* **EXERCISE GOAL**
Each entry needs to appear again, retyped exactly as it is below.

*-*-*

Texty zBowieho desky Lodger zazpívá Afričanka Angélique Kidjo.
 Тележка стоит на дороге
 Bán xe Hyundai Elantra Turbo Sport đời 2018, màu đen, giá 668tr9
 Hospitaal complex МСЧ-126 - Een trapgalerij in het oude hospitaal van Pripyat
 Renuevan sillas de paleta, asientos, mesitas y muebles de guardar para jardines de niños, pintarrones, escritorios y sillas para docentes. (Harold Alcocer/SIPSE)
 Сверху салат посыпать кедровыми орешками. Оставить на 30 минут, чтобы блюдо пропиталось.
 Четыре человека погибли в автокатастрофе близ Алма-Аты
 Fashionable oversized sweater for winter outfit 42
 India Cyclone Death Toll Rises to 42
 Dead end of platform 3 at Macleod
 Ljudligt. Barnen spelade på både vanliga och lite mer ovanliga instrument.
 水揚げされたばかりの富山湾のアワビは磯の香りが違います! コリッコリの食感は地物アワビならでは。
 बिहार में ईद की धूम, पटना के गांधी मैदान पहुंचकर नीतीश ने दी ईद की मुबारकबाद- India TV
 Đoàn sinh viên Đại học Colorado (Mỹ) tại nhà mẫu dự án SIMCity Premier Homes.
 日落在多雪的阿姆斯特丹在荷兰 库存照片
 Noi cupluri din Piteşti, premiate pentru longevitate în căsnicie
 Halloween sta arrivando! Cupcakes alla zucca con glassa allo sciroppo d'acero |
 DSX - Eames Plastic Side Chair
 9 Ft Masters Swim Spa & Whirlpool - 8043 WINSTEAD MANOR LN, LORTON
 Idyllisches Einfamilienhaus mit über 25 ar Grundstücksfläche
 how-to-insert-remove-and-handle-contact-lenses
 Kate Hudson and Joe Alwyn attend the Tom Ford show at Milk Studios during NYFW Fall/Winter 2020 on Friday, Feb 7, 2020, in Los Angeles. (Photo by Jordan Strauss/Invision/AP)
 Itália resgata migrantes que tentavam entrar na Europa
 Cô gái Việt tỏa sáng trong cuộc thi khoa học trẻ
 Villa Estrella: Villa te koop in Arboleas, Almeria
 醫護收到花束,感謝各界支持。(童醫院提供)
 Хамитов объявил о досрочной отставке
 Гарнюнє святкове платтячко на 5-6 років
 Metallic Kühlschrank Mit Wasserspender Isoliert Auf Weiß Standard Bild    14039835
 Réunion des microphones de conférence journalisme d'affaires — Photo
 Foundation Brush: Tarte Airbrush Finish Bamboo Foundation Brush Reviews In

*-*-*

* **EXERCISE SOLUTION**
Texty zBowieho desky Lodger zazpívá Afričanka Angélique Kidjo.
 Тележка стоит на дороге
 Bán xe Hyundai Elantra Turbo Sport đời 2018, màu đen, giá 668tr9
 Hospitaal complex МСЧ-126 - Een trapgalerij in het oude hospitaal van Pripyat
 Renuevan sillas de paleta, asientos, mesitas y muebles de guardar para jardines de niños, pintarrones, escritorios y sillas para docentes. (Harold Alcocer/SIPSE)
 Сверху салат посыпать кедровыми орешками. Оставить на 30 минут, чтобы блюдо пропиталось.
 Четыре человека погибли в автокатастрофе близ Алма-Аты
 Fashionable oversized sweater for winter outfit 42
 India Cyclone Death Toll Rises to 42
 Dead end of platform 3 at Macleod
 Ljudligt. Barnen spelade på både vanliga och lite mer ovanliga instrument.
 水揚げされたばかりの富山湾のアワビは磯の香りが違います! コリッコリの食感は地物アワビならでは。
 बिहार में ईद की धूम, पटना के गांधी मैदान पहुंचकर नीतीश ने दी ईद की मुबारकबाद- India TV
 Đoàn sinh viên Đại học Colorado (Mỹ) tại nhà mẫu dự án SIMCity Premier Homes.
 日落在多雪的阿姆斯特丹在荷兰 库存照片
 Noi cupluri din Piteşti, premiate pentru longevitate în căsnicie
 Halloween sta arrivando! Cupcakes alla zucca con glassa allo sciroppo d'acero |
 DSX - Eames Plastic Side Chair
 9 Ft Masters Swim Spa & Whirlpool - 8043 WINSTEAD MANOR LN, LORTON
 Idyllisches Einfamilienhaus mit über 25 ar Grundstücksfläche
 how-to-insert-remove-and-handle-contact-lenses
 Kate Hudson and Joe Alwyn attend the Tom Ford show at Milk Studios during NYFW Fall/Winter 2020 on Friday, Feb 7, 2020, in Los Angeles. (Photo by Jordan Strauss/Invision/AP)
 Itália resgata migrantes que tentavam entrar na Europa
 Cô gái Việt tỏa sáng trong cuộc thi khoa học trẻ
 Villa Estrella: Villa te koop in Arboleas, Almeria
 醫護收到花束,感謝各界支持。(童醫院提供)
 Хамитов объявил о досрочной отставке
 Гарнюнє святкове платтячко на 5-6 років
 Metallic Kühlschrank Mit Wasserspender Isoliert Auf Weiß Standard Bild    14039835
 Réunion des microphones de conférence journalisme d'affaires — Photo
 Foundation Brush: Tarte Airbrush Finish Bamboo Foundation Brush Reviews In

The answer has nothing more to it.